Yeah, yes. So right from the jump, the term self soothing has been wildly misconstrued from the research. So even the scientists, the researcher who initially kind of coined the term, his name is Thomas Anders, he has since come out and basically said, like, I didn't mean for the term to become what it what it's become.

He did research on babies and was trying to differentiate between babies who signal and babies who don't signal. So some babies wake up, first of all, all babies enter a lighter stage of sleep in between sleep cycles. So a sleep cycle for a baby is roughly 45 to 60 minutes or so in those early months and years.

So babies enter a light stage of sleep in between those sleep cycles where they do kind of like a needs check. So they take in cues from their internal environment and their external environment and kind of assess, is there anything I need right now?
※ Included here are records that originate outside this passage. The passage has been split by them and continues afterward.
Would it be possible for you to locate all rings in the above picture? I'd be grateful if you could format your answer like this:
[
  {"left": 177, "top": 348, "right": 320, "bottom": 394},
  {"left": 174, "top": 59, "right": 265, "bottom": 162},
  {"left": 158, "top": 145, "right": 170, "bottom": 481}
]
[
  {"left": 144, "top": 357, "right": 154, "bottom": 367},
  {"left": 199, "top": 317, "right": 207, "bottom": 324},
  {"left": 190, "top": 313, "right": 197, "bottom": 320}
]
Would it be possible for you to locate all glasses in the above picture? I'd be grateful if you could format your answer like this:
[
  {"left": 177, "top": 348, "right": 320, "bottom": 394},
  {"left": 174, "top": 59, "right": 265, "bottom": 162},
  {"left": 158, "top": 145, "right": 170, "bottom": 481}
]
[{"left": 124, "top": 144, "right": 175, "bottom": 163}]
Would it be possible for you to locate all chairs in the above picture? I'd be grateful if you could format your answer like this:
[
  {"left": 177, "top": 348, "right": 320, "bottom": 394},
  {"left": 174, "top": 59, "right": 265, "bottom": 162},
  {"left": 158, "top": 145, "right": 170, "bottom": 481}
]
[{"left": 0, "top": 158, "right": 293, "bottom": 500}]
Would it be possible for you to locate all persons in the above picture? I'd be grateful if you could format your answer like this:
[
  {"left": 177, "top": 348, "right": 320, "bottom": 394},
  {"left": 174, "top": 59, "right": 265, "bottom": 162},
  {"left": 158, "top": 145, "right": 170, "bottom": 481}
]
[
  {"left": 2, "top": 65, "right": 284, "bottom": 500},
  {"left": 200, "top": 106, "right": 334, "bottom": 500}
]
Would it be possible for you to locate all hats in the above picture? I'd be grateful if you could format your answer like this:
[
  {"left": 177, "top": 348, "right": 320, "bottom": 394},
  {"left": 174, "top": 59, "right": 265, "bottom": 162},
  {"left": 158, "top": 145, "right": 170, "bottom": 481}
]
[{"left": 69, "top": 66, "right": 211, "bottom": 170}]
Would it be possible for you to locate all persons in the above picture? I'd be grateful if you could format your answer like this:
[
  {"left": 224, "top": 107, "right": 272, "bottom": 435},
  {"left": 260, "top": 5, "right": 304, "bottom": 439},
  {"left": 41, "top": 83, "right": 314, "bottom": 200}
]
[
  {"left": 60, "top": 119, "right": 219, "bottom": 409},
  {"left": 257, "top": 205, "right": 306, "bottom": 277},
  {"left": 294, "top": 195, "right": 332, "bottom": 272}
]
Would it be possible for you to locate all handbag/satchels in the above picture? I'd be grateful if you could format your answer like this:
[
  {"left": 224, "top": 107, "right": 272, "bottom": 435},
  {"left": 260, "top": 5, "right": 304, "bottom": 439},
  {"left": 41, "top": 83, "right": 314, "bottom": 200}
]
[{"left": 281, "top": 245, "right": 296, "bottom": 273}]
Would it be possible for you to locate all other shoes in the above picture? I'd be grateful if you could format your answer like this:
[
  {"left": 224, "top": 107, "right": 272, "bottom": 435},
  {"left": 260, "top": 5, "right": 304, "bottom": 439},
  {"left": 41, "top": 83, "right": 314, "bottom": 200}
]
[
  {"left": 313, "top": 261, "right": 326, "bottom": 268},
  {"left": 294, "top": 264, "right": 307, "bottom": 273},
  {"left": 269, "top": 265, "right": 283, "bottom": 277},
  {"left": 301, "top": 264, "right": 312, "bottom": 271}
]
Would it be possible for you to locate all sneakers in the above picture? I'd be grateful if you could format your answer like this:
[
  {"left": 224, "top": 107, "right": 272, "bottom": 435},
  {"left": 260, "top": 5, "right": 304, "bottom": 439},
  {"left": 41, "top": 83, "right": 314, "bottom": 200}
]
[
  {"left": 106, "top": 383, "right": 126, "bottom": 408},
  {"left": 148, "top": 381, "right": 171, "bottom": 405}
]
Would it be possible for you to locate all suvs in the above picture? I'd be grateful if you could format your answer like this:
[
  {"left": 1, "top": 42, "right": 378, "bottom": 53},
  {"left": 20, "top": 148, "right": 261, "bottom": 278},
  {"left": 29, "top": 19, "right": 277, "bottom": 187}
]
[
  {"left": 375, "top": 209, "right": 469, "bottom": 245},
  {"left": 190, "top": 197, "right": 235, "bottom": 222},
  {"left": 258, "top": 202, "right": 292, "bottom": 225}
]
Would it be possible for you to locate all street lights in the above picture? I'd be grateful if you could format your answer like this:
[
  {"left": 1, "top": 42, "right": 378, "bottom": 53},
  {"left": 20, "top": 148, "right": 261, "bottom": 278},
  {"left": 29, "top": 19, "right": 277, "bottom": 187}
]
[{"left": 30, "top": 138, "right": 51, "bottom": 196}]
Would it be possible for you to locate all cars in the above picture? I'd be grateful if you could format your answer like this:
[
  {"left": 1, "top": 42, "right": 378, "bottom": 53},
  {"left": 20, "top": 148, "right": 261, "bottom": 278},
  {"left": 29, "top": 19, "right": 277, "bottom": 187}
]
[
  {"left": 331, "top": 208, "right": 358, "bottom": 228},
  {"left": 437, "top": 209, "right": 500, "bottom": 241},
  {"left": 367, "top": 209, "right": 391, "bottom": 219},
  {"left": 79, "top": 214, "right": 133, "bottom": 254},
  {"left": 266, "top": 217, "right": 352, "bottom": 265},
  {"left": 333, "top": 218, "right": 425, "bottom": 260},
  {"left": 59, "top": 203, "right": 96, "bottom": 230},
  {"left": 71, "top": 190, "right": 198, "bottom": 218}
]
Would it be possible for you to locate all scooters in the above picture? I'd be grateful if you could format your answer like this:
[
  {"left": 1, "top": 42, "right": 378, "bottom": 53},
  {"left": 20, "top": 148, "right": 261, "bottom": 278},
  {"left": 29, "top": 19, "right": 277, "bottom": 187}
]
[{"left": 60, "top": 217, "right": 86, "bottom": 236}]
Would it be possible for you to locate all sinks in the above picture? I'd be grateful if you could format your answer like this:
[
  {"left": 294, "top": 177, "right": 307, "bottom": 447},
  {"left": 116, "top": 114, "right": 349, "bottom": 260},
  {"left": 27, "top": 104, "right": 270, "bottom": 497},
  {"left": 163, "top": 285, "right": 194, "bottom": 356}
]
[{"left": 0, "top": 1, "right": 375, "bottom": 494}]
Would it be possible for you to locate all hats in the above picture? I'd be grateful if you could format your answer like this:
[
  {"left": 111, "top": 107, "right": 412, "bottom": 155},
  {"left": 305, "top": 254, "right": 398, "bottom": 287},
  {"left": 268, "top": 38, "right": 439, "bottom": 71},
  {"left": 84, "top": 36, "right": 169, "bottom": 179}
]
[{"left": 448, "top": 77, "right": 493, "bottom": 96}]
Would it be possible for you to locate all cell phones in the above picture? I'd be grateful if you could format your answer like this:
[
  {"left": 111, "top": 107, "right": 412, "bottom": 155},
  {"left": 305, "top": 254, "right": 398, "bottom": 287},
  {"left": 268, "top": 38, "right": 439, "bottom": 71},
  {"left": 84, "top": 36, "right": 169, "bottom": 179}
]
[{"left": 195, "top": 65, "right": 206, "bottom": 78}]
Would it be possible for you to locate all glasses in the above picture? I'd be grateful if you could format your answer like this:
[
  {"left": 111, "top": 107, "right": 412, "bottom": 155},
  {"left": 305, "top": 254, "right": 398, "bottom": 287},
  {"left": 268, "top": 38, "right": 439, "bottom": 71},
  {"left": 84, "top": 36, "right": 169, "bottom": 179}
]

Does anything feel uncomfortable?

Does anything, you know, is anything bothering me? And that can range from like gas and reflux to I just want to know where mom is and I just need to snuggle and I just need to like know that she's still nearby. So it can be a wide range.

Ceridwen

It reminds me of me when I wake up and I'm wondering where my husband is.

Gabrielle

Yeah, exactly. Well, that's a great point because adults also do a needs check in between sleep cycles. You don't notice it because, yeah, we do it too.

And it could be, yes, you know, you try to see where your husband is. You notice you have to go to the bathroom, you need a drink of water, whatever it is. We do that as adults too.

We just don't really register it anymore because we're older and more developed. But babies are very, what am I looking for? Like sensitive to that needs check.

So if there's anything amiss, like they, first of all, they can't deal with it themselves. They can't go get a drink of water. They can't like, you know, recognize that mom is still there.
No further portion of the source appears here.